PAGE TEXT
----
After two days in South Africa, I found I’d become distressingly colour-sensitive: I noticed how few black Africans there were at gatherings I went to, and how very many among those who served us. Apartheid ended in 1994 but its fumes have yet to dissipate, and before entering this exhibition of contemporary SA photography it’s worth visiting the Photography Room, where David Goldblatt’s images from the 1960s offer vital context. Goldblatt, one of the greatest living photographers, has pictures here, too. His ex-offenders of all colours, photographed at the scene of long-ago crimes, are brute testimony to a narrative of poverty and violence that did not end with official segregation.
One way or another, all 17 of the photographers in ‘Figures & Fictions’, of varying ages, races and levels of renown, exhale the toxic vapours of history. Jo Ratcliffe captures the leftovers of Portugese colonialism on the war-damaged Angola border; Zanele Muholi puts gay black men in poses disturbingly reminiscent of long-ago images of ‘natives’; Kudzanai Chiurai dresses his fake president in rap-star bling and gives him the distant gaze of Bonaparte as painted by Gros or David. This last has the perverse effect of making Chirai’s pictures less powerful, because the most startling aspect of many images here is the gaze of the gazed-on. No matter the context, it’s wary with tints of hostile.
----
PROVIDED MATERIAL
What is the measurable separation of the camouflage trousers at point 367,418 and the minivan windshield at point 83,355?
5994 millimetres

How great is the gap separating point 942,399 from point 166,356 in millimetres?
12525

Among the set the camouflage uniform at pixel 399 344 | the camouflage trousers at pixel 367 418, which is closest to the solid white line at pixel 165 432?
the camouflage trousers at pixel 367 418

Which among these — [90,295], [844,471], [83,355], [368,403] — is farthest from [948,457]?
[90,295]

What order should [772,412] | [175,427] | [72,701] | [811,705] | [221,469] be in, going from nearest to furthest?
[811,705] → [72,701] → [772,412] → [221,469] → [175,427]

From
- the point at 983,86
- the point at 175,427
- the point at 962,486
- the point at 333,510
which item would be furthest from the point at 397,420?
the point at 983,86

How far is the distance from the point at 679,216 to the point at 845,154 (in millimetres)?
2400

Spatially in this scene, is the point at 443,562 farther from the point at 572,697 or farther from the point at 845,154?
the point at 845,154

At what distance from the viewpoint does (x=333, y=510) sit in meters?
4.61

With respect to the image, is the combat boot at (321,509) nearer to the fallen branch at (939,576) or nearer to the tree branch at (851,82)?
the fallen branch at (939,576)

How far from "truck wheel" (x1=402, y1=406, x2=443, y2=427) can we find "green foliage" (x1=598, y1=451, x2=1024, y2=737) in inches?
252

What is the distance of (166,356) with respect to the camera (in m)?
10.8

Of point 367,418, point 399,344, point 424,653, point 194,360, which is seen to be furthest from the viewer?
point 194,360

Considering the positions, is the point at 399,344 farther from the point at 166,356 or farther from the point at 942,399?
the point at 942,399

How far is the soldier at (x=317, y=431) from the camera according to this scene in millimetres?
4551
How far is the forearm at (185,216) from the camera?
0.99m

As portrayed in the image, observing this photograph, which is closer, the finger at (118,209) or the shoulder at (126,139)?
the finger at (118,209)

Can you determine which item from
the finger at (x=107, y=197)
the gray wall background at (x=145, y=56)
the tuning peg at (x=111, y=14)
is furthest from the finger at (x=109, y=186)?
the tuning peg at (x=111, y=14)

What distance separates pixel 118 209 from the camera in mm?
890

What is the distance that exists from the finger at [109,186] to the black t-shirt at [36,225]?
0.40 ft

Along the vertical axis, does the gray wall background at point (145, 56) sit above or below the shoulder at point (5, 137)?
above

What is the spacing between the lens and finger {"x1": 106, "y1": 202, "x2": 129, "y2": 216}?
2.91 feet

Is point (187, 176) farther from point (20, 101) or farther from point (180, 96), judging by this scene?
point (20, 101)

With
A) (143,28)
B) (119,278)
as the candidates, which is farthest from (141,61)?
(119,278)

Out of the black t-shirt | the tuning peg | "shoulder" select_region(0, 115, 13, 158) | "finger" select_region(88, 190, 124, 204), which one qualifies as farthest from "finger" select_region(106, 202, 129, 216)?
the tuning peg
----
WHAT TO WORK ON
Please state how many photographers the exhibition review says are in 'Figures & Fictions'. The lines above come from a separate source.

ANSWER TO THE PROBLEM
17